■ Requirement ■
Repeat the lines below word for word, from the very first one through the line that contains "1.37 metres", with both of those lines included. Leave the pictures out of your answer.

==== Given data ====

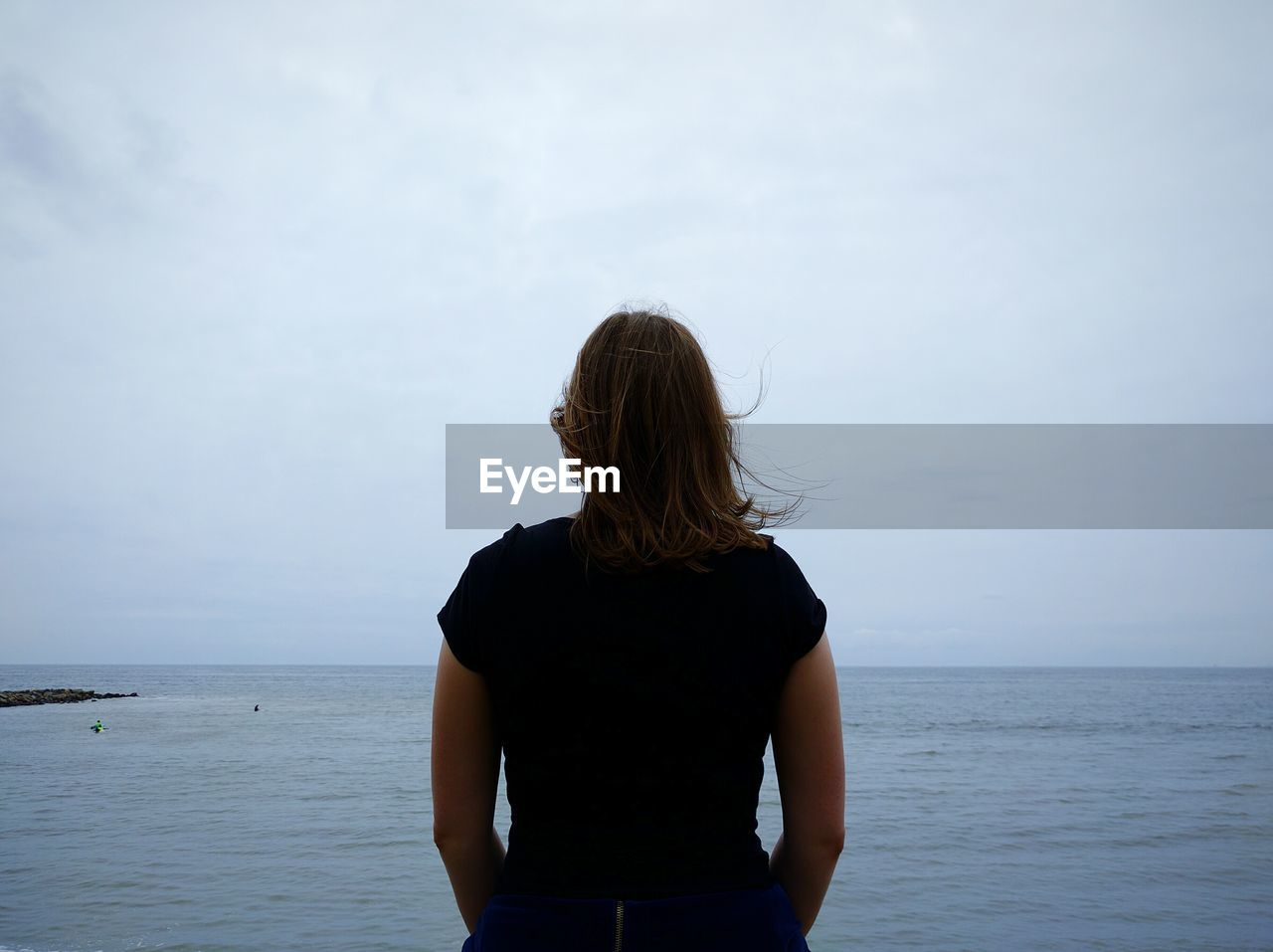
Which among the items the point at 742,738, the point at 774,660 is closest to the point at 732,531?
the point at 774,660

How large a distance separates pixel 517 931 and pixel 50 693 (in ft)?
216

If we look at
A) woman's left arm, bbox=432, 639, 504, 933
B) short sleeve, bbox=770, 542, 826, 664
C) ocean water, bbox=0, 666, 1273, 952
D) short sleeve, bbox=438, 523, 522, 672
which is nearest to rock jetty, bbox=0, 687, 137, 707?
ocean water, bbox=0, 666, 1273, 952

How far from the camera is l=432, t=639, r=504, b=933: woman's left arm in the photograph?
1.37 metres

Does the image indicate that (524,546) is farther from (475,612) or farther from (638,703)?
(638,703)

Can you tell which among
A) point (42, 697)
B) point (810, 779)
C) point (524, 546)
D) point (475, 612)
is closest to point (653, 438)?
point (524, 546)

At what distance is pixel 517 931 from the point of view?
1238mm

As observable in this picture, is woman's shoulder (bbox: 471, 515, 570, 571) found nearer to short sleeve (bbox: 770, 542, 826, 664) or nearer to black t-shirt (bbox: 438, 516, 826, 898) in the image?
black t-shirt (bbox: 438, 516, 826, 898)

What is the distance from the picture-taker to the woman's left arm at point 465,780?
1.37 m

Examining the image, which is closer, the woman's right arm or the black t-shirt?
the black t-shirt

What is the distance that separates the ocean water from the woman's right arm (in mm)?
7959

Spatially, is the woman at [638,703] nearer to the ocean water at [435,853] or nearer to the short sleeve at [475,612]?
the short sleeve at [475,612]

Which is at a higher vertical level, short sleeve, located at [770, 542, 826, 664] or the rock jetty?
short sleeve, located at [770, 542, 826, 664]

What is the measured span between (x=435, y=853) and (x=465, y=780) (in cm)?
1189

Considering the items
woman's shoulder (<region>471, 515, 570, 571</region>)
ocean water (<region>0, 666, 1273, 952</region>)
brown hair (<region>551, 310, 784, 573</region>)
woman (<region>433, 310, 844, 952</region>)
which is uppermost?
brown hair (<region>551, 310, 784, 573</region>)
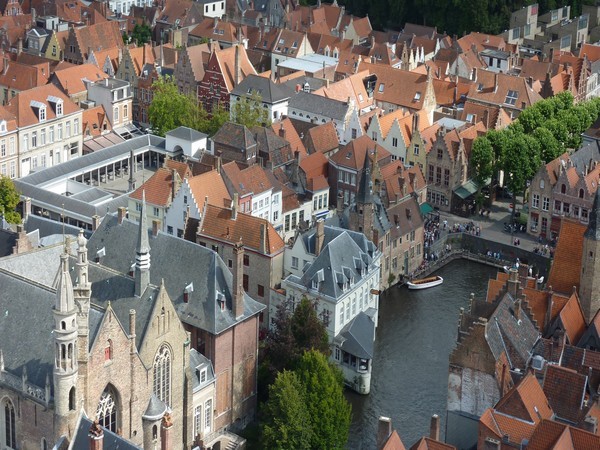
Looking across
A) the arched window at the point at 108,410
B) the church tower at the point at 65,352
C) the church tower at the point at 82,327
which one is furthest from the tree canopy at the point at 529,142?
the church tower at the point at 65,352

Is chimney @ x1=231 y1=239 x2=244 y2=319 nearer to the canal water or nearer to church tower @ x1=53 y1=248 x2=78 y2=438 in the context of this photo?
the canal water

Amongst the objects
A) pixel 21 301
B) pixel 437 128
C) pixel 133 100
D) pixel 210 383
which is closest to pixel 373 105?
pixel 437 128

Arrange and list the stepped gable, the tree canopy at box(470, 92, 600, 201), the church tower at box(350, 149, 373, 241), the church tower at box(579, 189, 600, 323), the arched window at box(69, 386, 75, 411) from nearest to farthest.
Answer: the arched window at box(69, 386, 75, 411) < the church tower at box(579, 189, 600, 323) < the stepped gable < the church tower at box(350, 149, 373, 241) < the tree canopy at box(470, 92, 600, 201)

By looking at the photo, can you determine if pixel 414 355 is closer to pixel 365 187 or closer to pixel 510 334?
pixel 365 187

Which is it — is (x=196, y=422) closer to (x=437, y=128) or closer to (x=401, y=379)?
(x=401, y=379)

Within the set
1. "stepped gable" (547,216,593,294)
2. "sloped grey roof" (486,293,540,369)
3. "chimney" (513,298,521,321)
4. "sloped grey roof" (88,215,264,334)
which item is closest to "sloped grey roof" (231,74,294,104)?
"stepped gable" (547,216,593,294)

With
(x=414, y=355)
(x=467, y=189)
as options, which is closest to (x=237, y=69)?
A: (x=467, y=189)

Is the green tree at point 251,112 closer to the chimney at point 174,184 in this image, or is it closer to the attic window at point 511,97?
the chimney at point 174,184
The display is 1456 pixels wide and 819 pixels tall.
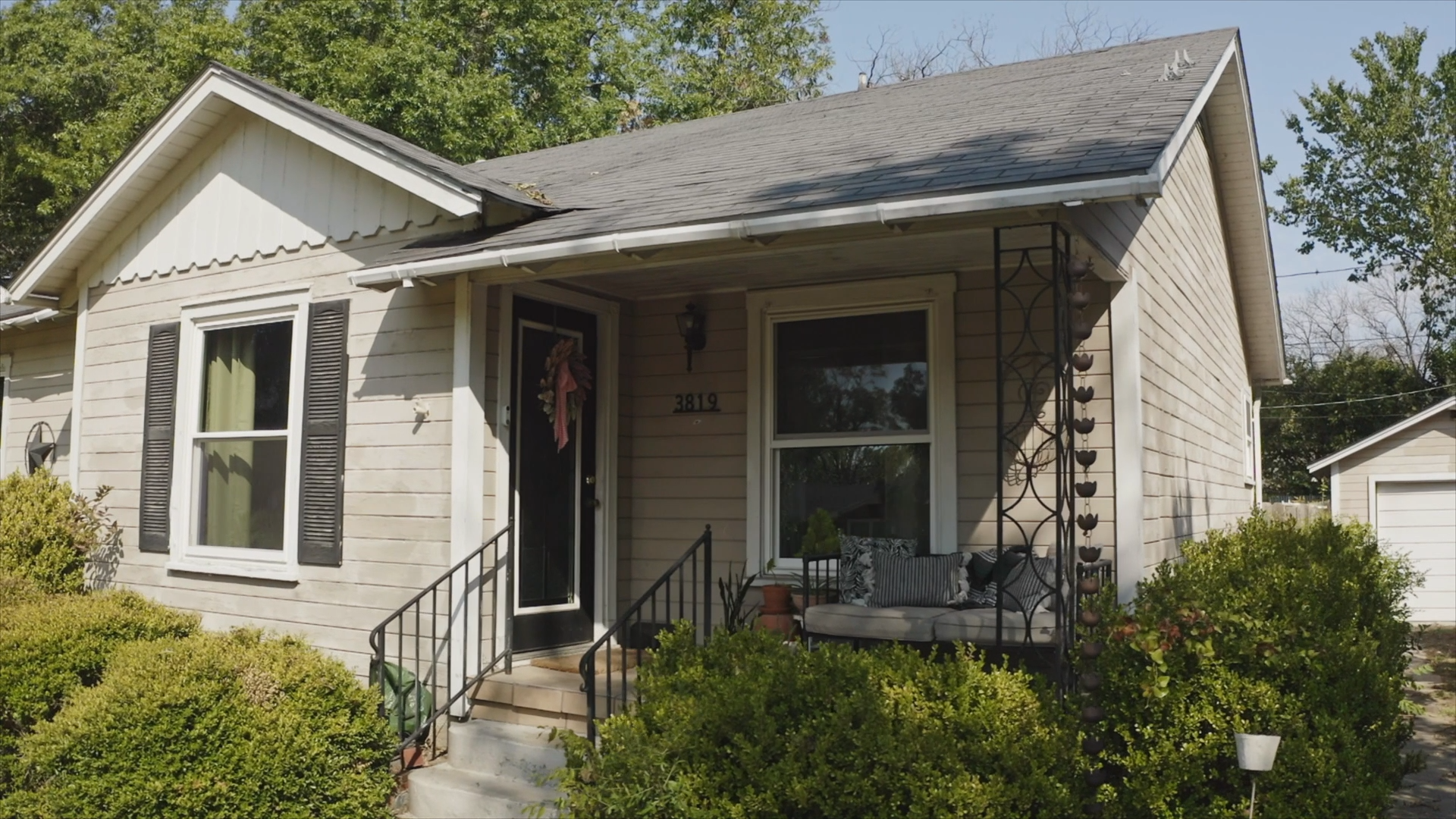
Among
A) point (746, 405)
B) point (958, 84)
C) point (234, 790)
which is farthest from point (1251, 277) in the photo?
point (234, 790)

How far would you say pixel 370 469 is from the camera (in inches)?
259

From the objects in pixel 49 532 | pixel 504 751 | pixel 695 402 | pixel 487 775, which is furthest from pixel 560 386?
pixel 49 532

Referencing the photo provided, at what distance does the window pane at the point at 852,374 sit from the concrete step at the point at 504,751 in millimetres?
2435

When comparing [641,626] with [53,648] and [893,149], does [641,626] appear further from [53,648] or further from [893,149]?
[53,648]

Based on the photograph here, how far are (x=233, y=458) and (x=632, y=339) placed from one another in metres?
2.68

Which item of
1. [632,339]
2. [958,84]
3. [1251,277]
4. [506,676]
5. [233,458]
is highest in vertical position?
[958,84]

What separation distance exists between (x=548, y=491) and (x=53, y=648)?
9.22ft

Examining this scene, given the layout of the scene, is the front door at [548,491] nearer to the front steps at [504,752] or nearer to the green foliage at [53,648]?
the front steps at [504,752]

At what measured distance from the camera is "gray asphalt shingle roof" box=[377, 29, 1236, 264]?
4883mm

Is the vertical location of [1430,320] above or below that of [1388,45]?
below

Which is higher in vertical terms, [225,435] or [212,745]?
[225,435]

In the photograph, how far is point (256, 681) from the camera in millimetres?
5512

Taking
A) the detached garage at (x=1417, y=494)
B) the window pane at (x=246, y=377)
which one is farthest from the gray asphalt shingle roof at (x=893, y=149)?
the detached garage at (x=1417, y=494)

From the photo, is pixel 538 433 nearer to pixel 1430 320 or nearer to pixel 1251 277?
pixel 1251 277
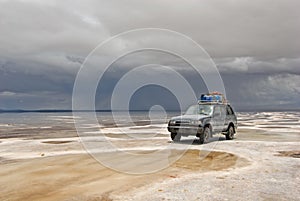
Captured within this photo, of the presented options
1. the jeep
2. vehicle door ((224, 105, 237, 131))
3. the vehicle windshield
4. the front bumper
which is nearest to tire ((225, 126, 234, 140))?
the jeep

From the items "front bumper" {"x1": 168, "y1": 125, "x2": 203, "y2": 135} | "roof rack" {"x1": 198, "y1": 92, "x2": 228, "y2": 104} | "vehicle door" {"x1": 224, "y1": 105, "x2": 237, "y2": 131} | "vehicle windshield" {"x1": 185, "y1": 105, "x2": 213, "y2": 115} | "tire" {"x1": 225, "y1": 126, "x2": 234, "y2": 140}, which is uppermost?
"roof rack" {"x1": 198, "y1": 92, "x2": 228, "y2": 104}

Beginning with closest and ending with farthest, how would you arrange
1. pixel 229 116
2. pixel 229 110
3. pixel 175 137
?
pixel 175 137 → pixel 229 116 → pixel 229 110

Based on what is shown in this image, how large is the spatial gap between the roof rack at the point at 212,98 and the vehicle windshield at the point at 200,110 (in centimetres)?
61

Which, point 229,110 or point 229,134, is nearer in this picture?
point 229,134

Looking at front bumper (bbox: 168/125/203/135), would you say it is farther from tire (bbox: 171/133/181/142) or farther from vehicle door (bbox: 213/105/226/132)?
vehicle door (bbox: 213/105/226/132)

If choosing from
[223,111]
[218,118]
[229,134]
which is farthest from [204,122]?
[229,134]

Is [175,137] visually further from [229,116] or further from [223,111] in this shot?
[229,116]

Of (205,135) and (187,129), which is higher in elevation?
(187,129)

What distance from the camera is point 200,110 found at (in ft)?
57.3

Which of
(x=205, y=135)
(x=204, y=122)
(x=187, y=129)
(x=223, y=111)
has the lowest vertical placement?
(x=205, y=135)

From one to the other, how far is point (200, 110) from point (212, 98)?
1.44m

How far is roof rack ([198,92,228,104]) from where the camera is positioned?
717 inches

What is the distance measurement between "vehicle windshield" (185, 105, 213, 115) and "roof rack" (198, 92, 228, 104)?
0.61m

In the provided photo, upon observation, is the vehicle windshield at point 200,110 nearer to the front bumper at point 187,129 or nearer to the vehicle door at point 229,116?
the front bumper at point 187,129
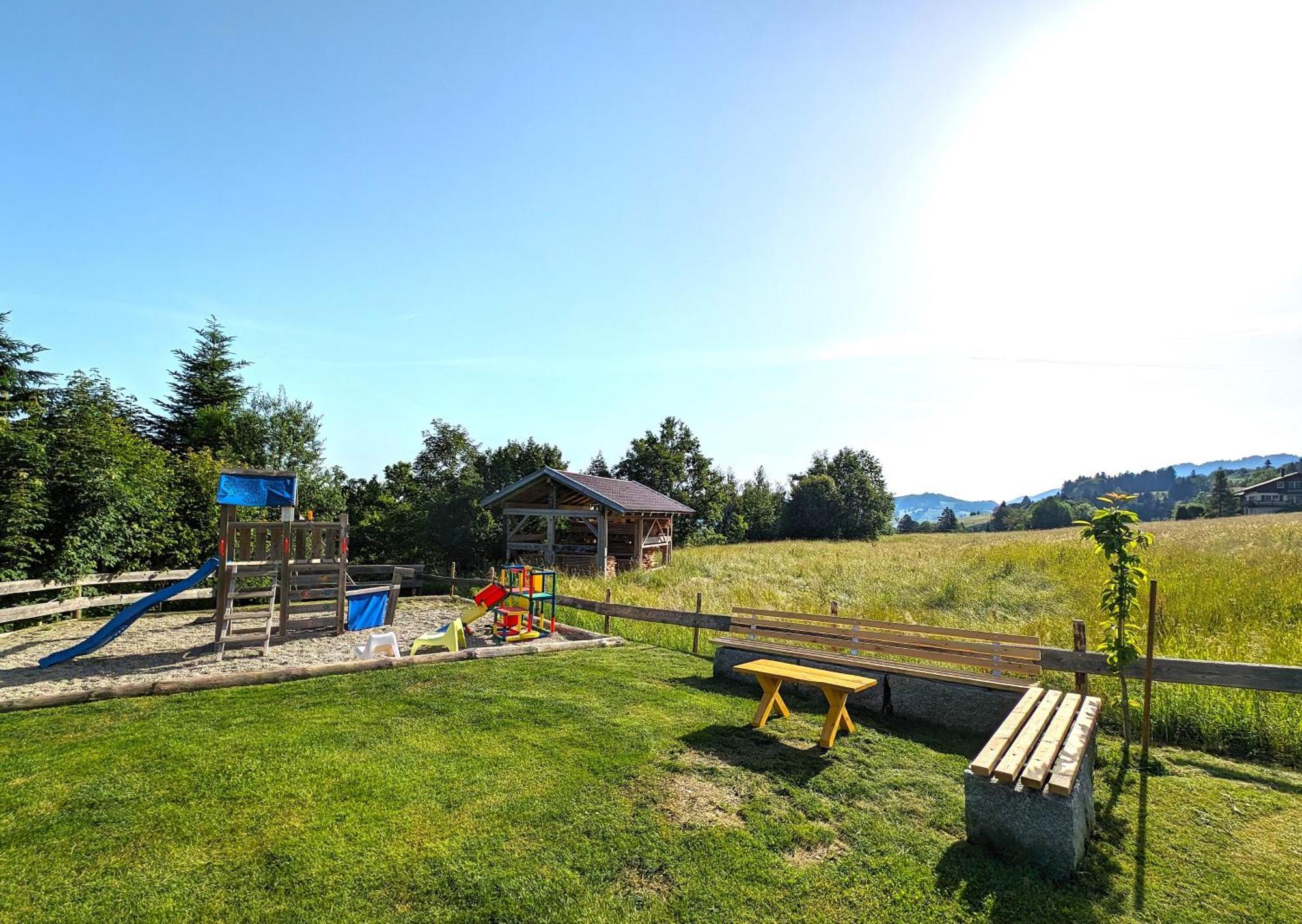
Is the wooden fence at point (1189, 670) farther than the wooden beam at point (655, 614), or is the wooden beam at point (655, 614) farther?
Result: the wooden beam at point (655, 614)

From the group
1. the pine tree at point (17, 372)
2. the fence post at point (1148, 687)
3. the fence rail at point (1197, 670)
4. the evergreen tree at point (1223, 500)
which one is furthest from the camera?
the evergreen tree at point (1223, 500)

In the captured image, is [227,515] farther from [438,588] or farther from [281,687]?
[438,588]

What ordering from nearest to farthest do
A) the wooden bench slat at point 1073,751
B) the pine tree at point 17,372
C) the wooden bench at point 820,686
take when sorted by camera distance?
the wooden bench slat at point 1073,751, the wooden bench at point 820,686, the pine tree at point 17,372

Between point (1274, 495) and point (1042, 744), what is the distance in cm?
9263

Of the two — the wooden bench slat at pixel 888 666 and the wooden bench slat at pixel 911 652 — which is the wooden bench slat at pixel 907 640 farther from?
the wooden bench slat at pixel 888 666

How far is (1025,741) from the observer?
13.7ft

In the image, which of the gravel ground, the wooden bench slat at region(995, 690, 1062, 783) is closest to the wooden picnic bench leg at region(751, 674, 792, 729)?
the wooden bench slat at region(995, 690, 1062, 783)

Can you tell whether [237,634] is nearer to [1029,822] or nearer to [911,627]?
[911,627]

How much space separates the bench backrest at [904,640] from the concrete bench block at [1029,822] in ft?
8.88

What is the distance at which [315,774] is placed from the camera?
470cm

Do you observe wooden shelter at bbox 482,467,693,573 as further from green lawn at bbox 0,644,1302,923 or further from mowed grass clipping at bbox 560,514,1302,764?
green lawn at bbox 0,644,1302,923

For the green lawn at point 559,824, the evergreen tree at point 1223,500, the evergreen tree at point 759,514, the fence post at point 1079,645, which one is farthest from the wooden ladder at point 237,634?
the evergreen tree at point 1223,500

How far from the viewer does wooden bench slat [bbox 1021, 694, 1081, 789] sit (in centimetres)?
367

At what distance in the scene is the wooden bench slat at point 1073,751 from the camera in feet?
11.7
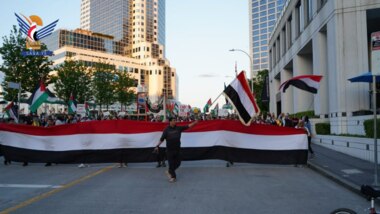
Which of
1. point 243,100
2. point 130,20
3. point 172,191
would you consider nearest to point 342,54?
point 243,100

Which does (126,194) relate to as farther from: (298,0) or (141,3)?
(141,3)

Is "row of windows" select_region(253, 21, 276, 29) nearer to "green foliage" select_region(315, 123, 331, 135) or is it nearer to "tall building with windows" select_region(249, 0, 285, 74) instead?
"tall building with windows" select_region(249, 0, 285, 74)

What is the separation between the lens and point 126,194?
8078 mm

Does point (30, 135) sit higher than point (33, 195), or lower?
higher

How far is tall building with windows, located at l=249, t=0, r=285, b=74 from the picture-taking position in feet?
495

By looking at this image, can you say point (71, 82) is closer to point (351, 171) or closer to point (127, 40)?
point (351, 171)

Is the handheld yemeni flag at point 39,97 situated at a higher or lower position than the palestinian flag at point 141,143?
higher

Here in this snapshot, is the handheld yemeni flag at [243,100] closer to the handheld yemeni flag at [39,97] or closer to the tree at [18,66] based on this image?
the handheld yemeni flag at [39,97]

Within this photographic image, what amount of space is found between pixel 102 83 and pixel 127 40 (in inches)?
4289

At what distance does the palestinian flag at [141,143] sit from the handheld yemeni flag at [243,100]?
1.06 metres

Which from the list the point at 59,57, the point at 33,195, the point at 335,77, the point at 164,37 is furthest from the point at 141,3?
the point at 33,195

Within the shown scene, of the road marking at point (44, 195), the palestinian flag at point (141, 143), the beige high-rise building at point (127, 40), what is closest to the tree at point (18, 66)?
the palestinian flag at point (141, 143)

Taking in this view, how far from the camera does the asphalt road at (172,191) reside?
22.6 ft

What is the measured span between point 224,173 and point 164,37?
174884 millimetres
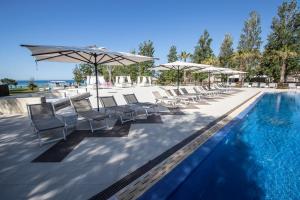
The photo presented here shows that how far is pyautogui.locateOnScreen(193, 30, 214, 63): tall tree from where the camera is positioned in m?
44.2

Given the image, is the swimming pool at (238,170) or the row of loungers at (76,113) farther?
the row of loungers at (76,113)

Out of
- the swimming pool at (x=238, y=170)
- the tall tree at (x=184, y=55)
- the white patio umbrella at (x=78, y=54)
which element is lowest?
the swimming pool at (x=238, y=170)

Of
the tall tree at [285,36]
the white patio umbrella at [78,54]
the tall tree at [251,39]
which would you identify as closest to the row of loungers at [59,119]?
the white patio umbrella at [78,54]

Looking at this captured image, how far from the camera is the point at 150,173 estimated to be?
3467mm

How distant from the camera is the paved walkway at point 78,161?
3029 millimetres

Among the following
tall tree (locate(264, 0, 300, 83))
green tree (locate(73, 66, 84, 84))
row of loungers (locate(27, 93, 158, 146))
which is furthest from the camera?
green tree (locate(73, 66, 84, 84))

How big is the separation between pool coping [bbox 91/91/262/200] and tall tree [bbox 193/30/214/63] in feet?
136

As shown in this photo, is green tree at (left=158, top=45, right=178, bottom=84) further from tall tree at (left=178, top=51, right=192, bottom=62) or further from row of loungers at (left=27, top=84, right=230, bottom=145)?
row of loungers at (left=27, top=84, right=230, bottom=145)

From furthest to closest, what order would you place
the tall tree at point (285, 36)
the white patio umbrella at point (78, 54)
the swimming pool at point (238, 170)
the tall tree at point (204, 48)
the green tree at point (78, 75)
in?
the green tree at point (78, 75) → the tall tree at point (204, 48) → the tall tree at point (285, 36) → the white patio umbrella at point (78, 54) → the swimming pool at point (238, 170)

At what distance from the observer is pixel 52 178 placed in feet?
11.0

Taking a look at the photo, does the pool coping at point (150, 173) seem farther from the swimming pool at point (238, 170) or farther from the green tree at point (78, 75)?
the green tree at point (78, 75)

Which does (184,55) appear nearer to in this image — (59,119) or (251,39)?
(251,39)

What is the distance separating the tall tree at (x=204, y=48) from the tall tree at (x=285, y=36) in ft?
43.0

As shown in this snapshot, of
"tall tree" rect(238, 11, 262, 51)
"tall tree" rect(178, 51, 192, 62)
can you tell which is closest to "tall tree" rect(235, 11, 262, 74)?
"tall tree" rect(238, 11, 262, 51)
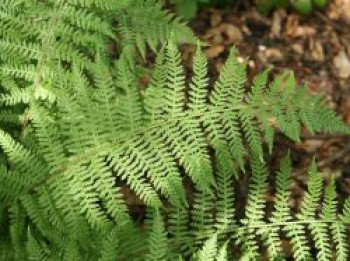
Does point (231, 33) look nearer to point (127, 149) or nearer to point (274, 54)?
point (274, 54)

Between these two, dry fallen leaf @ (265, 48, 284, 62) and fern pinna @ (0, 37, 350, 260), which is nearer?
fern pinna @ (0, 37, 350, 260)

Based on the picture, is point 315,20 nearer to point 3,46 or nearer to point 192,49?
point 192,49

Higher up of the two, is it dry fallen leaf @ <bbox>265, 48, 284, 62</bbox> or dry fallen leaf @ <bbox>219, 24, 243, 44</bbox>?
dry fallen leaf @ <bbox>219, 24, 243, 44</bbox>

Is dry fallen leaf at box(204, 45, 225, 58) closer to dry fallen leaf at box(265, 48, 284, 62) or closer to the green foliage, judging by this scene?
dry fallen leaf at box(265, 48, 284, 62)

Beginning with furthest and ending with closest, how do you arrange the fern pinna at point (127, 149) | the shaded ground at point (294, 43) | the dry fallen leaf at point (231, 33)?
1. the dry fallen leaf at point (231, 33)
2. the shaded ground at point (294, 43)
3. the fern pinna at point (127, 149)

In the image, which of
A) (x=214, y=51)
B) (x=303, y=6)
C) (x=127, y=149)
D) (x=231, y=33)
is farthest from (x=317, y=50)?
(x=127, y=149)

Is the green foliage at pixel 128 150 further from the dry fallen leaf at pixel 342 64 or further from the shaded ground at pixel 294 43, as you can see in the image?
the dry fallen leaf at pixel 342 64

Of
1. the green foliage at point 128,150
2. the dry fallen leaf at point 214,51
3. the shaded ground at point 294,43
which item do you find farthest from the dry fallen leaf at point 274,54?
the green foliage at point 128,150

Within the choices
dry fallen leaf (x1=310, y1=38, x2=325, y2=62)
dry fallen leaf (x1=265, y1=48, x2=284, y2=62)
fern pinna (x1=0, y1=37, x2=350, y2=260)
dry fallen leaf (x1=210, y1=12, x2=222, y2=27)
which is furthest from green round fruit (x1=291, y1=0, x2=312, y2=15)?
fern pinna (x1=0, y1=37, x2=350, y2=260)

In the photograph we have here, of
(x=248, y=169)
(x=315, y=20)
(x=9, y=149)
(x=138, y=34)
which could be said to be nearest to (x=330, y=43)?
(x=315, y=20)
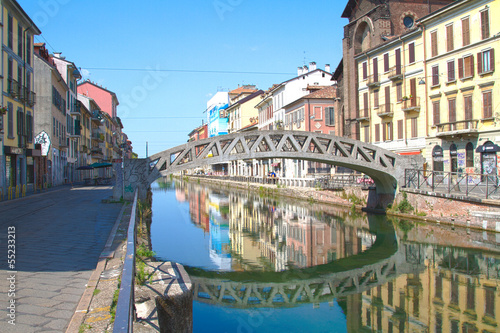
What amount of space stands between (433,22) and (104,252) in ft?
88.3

====

■ Answer to this task ■
Which among the items the point at 742,738, the point at 774,660 is closest to the point at 732,531?
the point at 774,660

How large a distance separates pixel 517 931 and pixel 50 693 (in ft)?
216

If we look at
A) woman's left arm, bbox=432, 639, 504, 933
B) short sleeve, bbox=770, 542, 826, 664
C) ocean water, bbox=0, 666, 1273, 952
D) short sleeve, bbox=438, 523, 522, 672
which is nearest to rock jetty, bbox=0, 687, 137, 707?
ocean water, bbox=0, 666, 1273, 952

How far from the camera is l=432, t=639, r=504, b=933: woman's left arm in the photograph?
1.37 metres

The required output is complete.